Mas, é em Matrix (1999), que a relação corpo-máquina atinge seu ápice nas telas. A história do hacker Neo (inesquecível, interpretado por Keanu Reeves) que é o “escolhido” na luta contra a dominação dos humanos pelas máquinas, não só tem todos os elementos clássicos sci-fi, como uma síntese conspiratória. Na Matrix, a raça humana foi dominada por inteligências artificiais. Neo descobre que esteve “dormindo” o tempo todo, conectado a um programa de computador, sem poder desfrutar sequer da própria força, sendo utilizado apenas como fonte de energia. Assim como o sempre atual Metropolis, há crítica sócio-política em relação a regimes ditatoriais e totalitários embutida no enredo, que se relaciona com problemáticas contemporâneas. Essa distopia pode ser vista em diversos filmes do gênero.

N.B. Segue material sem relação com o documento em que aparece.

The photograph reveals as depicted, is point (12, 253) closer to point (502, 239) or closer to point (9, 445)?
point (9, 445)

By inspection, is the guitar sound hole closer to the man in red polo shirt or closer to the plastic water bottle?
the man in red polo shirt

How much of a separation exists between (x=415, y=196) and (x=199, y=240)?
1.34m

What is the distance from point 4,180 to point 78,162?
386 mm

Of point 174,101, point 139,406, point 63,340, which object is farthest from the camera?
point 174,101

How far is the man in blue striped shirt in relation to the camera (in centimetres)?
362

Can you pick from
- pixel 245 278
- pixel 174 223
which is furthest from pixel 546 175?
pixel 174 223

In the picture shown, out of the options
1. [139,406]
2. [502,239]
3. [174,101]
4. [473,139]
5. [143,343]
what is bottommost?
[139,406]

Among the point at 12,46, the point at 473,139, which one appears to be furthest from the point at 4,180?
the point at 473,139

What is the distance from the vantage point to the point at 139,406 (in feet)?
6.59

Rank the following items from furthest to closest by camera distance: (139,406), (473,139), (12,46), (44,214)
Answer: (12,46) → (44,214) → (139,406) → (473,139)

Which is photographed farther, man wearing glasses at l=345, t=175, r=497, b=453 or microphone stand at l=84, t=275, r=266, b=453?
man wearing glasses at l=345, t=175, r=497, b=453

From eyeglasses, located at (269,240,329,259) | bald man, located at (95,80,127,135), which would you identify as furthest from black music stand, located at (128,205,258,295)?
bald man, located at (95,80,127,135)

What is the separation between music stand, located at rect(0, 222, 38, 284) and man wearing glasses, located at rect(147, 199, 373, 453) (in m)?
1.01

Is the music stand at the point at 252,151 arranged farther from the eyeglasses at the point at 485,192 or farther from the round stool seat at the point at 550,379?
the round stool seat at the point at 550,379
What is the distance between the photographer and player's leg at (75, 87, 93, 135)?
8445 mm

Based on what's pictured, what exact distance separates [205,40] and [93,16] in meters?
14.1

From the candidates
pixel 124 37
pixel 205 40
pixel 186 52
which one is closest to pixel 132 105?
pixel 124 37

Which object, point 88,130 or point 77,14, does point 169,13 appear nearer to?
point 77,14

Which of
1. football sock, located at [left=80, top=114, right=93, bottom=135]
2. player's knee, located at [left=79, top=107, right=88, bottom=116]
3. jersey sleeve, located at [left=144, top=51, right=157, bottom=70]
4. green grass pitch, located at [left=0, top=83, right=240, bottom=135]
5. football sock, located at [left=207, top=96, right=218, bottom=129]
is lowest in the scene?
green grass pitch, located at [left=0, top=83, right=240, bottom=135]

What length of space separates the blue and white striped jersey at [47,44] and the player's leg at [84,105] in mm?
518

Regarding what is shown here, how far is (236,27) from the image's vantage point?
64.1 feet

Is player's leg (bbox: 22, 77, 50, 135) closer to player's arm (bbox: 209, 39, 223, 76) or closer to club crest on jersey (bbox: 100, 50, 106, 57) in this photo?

Apesar de os filmes do gênero serem reconhecidos pela saturação de efeitos especiais, também prezam pela teia bem construída, geralmente fomentando críticas construtivas e gerando reflexões mais profundas em relação à submissão da sociedade à tecnologia e a dominação pelas máquinas (na maioria das vezes em analogia à própria sociedade real). Ao longo do tempo, contudo, os efeitos foram aperfeiçoados, enquanto que a mensagem a ser passada estagnou: afinal, sempre esteve um passo à frente. Metropolis era atual em 1927 e é atual hoje.

Glossário

Steampunk: O Steampunk é um subgênero da Ficção Científica passado em uma realidade alternativa, cuja proposta estética remete ao Século XIX, como se a Era Vitoriana, por exemplo, tivesse sido de tal forma bem-sucedida que seus costumes, tecnologia e cultura tivessem perdurado por muito mais do que de fato perduraram.